Goal: Please copy the rows below without any changes, covering the stretch from the start of the rows through the line that contains "Answer: cremello horse".

=======

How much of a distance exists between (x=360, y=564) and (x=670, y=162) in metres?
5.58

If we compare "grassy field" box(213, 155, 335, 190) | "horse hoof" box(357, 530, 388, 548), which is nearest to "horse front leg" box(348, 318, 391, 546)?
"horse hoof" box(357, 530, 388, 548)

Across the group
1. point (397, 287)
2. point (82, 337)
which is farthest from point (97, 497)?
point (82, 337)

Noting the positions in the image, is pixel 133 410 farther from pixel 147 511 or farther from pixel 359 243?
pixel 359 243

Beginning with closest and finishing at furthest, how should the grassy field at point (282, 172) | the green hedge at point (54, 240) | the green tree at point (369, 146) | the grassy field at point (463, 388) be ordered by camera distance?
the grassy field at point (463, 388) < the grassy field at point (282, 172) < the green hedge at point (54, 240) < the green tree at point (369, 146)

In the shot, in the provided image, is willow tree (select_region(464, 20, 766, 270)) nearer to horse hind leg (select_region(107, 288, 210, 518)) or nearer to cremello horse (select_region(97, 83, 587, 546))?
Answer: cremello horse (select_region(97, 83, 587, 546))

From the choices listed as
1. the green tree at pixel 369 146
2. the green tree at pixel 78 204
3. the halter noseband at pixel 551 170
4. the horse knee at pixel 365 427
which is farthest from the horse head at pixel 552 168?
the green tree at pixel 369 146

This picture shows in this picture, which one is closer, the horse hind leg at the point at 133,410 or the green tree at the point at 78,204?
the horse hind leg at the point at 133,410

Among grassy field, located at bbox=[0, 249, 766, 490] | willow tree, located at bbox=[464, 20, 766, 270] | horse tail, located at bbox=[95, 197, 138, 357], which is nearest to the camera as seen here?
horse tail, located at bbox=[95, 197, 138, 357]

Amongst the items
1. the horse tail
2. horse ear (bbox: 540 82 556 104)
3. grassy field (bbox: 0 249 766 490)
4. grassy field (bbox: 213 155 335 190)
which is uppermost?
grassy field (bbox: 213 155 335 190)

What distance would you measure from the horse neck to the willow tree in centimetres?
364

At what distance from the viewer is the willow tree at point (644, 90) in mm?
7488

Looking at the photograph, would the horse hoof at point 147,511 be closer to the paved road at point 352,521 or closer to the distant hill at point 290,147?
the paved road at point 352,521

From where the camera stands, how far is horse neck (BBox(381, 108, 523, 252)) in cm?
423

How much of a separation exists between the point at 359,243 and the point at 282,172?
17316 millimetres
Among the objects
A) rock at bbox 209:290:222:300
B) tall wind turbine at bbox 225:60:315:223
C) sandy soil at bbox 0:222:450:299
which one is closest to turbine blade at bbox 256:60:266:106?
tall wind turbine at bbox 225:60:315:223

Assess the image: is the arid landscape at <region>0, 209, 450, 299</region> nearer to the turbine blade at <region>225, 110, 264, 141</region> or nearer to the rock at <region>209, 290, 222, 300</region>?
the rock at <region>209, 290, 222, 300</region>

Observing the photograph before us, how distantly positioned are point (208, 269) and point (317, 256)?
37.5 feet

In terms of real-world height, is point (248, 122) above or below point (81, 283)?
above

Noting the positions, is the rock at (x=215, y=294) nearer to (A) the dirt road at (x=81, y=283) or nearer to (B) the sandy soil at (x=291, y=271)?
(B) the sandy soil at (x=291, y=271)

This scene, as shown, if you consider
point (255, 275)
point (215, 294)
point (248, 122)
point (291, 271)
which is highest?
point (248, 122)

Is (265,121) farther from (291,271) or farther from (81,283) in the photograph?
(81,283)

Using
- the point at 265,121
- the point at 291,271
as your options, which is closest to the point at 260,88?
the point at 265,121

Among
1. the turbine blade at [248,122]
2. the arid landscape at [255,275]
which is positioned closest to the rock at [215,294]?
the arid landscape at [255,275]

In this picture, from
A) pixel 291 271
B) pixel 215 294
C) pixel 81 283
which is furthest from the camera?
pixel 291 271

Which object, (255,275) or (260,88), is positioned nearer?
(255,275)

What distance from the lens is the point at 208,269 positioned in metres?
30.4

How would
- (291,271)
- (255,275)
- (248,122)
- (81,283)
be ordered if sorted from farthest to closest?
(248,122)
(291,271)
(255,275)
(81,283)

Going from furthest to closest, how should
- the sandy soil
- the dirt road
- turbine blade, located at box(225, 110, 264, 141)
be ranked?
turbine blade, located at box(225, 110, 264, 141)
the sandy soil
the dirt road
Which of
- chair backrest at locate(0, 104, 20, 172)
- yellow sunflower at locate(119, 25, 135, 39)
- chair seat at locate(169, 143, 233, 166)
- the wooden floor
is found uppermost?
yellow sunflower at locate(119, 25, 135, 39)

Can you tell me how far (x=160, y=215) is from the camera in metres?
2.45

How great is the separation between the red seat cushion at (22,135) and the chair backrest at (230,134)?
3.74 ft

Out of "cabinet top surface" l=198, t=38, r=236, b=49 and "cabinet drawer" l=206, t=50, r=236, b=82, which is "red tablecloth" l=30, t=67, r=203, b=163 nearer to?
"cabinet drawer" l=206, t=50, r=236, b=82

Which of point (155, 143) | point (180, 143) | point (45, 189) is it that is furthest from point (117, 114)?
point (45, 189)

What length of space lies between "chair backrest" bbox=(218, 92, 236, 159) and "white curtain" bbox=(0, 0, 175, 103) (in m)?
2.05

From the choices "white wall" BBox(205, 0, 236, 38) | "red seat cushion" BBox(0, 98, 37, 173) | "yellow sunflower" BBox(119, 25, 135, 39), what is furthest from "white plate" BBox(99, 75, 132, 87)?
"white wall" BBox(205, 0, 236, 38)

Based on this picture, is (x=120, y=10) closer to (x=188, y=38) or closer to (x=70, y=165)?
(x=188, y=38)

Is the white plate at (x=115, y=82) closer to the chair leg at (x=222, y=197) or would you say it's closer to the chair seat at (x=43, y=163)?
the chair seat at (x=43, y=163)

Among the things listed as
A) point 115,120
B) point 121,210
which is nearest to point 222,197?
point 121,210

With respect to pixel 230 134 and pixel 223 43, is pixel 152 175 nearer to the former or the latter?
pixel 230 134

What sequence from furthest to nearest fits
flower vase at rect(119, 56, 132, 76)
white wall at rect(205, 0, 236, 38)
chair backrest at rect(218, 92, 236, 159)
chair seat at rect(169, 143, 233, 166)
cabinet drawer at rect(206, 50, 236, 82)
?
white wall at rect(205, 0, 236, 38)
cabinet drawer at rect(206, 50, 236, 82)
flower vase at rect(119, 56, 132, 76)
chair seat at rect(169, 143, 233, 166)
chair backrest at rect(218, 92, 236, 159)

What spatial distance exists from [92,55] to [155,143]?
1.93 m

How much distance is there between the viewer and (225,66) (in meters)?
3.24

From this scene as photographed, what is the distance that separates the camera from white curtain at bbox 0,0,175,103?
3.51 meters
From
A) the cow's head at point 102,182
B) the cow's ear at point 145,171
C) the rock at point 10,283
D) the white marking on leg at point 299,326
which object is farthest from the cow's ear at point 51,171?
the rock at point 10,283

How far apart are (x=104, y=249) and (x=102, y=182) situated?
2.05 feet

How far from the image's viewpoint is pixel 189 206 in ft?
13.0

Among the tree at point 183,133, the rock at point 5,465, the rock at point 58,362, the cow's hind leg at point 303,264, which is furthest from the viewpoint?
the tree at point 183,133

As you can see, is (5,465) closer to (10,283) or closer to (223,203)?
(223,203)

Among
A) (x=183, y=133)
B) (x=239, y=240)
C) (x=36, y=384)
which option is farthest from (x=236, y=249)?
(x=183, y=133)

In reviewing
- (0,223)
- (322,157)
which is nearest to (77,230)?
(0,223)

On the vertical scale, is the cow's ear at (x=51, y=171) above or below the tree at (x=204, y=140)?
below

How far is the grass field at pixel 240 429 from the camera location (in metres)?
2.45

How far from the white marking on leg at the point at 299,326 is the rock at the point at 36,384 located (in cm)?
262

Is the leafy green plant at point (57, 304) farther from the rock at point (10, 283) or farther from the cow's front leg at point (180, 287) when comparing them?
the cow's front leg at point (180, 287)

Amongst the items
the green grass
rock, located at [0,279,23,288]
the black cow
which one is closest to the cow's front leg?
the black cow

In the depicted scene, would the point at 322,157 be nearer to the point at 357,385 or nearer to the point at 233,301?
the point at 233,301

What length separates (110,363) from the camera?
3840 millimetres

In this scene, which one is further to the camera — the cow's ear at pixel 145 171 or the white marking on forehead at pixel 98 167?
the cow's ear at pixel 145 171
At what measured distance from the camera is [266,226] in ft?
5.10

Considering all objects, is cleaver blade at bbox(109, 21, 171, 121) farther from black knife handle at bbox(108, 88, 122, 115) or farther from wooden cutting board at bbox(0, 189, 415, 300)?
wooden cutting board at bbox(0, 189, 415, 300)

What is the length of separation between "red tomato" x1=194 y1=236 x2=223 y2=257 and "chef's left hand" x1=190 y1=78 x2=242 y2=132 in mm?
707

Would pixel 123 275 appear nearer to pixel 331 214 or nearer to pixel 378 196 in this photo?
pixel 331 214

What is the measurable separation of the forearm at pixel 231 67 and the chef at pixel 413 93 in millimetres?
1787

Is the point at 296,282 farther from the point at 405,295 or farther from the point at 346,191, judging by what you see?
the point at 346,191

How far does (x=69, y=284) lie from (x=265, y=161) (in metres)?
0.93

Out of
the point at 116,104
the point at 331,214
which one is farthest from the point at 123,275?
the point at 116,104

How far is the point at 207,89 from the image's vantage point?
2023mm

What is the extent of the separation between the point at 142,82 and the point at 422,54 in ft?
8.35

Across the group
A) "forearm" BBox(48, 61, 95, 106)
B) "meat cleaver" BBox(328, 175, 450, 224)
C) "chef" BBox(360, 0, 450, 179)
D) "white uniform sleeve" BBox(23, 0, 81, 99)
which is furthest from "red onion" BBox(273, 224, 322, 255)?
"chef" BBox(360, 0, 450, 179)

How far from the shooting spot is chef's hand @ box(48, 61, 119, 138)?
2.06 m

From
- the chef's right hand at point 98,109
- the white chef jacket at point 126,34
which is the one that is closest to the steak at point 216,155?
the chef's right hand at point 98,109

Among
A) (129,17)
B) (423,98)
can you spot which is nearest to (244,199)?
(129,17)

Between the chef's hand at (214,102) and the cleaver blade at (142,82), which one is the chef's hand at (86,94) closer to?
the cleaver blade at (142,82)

=======

Solution for this problem:
How much of a distance exists between (x=360, y=564) and (x=670, y=162) in metres?
5.58

If we compare "grassy field" box(213, 155, 335, 190) | "horse hoof" box(357, 530, 388, 548), which is nearest to "horse front leg" box(348, 318, 391, 546)?
"horse hoof" box(357, 530, 388, 548)

Across the group
1. point (397, 287)
2. point (82, 337)
which is farthest from point (97, 497)?
point (82, 337)

Noting the positions in the image, is pixel 133 410 farther from pixel 147 511 or farther from pixel 359 243?
pixel 359 243

Beginning with closest and finishing at furthest, how should the grassy field at point (282, 172) | the green hedge at point (54, 240) | the green tree at point (369, 146) | the grassy field at point (463, 388) be ordered by camera distance?
the grassy field at point (463, 388) < the grassy field at point (282, 172) < the green hedge at point (54, 240) < the green tree at point (369, 146)

In the shot, in the provided image, is willow tree (select_region(464, 20, 766, 270)) nearer to horse hind leg (select_region(107, 288, 210, 518)) or nearer to cremello horse (select_region(97, 83, 587, 546))?
Answer: cremello horse (select_region(97, 83, 587, 546))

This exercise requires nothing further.